La tendenza a usare corde a scalature generose si è rafforzata dopo l’epoca di alcuni chitarristi iconici – primo tra tutti l’immenso Stevie Ray Vaughan – capaci di far sembrare normalissima una battaglia quotidiana contro la tensione di quella sorta di tiranti da ponte.
L’associazione corde pesanti = suono autorevole è diventata parte del folklore elettrico, ma non sempre è coerente con la pratica. Spesso, invece, è coerente con problemi di tendiniti e tunnel carpali.
Una muta più spessa può offrire maggiore resistenza al tocco e sostenere meglio i drop tuning, ma il prezzo da pagare può essere la perdita di flessibilità e talvolta anche la precisione dell’intonazione.

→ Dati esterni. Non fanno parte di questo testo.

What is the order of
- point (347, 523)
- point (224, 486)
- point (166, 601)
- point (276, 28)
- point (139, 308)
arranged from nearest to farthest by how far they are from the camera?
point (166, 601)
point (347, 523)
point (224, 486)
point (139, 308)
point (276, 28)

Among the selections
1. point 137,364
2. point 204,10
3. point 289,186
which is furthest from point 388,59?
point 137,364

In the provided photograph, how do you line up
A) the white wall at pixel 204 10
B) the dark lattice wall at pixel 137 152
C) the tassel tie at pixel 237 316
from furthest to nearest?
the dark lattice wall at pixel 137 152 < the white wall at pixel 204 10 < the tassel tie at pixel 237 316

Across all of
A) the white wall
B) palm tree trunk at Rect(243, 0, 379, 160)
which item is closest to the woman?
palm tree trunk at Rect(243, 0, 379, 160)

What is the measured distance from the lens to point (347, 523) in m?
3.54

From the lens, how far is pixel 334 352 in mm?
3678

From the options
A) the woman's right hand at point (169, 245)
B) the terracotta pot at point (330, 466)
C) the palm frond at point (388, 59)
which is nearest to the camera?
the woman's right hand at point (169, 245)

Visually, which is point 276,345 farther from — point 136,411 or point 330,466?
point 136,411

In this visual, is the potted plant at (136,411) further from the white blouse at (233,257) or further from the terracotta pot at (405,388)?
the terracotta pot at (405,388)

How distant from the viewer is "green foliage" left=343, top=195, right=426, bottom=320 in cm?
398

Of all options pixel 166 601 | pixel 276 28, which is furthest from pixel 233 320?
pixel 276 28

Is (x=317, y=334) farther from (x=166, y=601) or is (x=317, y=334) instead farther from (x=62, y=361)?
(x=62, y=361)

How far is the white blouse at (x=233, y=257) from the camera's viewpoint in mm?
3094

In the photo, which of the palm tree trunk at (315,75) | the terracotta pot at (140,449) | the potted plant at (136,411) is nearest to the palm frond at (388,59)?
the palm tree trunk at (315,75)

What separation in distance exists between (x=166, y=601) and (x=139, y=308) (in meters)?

Non è raro che musicisti abituati a corde durissime finiscano per ammettere, a un certo punto, che un set più leggero renda la chitarra più viva sotto le dita. Perché, in effetti, le microdinamiche al tocco diventano molto più evidenti.
Quanto cambia realmente il suono?
Molto meno e molto più, dipende da cosa si ascolta. Una corda sottile riduce la componente di basse frequenze, creando un timbro più asciutto e definito. Questo può risultare utile nelle ritmiche ad alto gain, dove il rischio di impastare è sempre dietro l’angolo. Una muta pesante, invece, può regalare un sustain più marcato e una risposta più stabile se si ha una plettrata energica.

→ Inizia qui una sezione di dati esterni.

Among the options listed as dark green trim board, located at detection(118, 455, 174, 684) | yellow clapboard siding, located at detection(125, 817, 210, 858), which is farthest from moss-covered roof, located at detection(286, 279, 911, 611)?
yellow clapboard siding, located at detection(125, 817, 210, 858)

La percezione del cambiamento, però, è spesso legata al tocco. Chi prova per la prima volta un set leggero tende a “spaventarsi”, come se avesse troppa potenza rispetto alla risposta della corda. È una sensazione temporanea: quando la mano si rilassa, emergono una chiarezza inattesa e una maggiore facilità di controllo. Senza contare la possibilità di suonare fraseggi complessi o fare bending di un tono e mezzo o due toni con metà della fatica (e maggiore espressività).

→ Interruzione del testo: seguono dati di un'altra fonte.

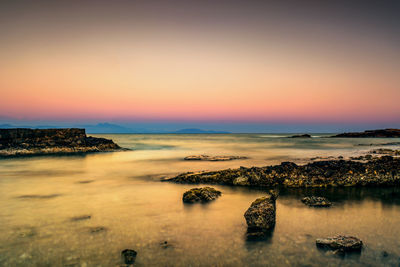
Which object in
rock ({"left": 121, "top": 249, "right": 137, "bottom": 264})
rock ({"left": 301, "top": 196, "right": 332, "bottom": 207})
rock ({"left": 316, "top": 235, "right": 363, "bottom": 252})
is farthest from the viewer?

E se la scelta dipendesse più dalle mani che dal metallo?
Quindi il senso di questo articolo è farvi abbandonare le corde grosse? Sia mai!
Ci sono tantissimi motivi in cui ognuno può preferire scalature di corde di dimensioni maggiori del normale, oppure, forse ancora meglio, creare la propria muta di corde mischiando vari gauge.
Sono tanti i chitarristi famosi che, ad esempio, prediligono corde grosse per quanto riguarda le avvolte e corde fini per le prime tre corde, così da avere potenza sonora sui riff e bending sui soli comunque senza fatica. Zakk Wylde ad esempio usa spesso mute di corde miste 010-060.
Il senso dell’articolo, invece, rivolgendoci in particolare ai più inesperti, è quello di non farsi condizionare dalle mode, dall’esempio di qualche proprio idolo e, meno che mai, dai giudizi di qualche amico o compagno di band che pensa che la propria virilità sia direttamente proporzionale alla misura delle corde che monta (p.s. stesso identico discorso per quanto riguarda lo spessore del plettro).
Alla fine, il fattore più sottovalutato resta sempre e comunque il chitarrista. È una questione di equilibrio: ciò che funziona per uno può essere inutile per un altro.
Forse, più che chiedersi quale scalatura “suoni meglio”, potremmo iniziare a domandarci quale ci permette di suonare meglio. Le corde non misurano il valore del chitarrista; sono solo un mezzo per facilitare l’incontro tra mani e suono.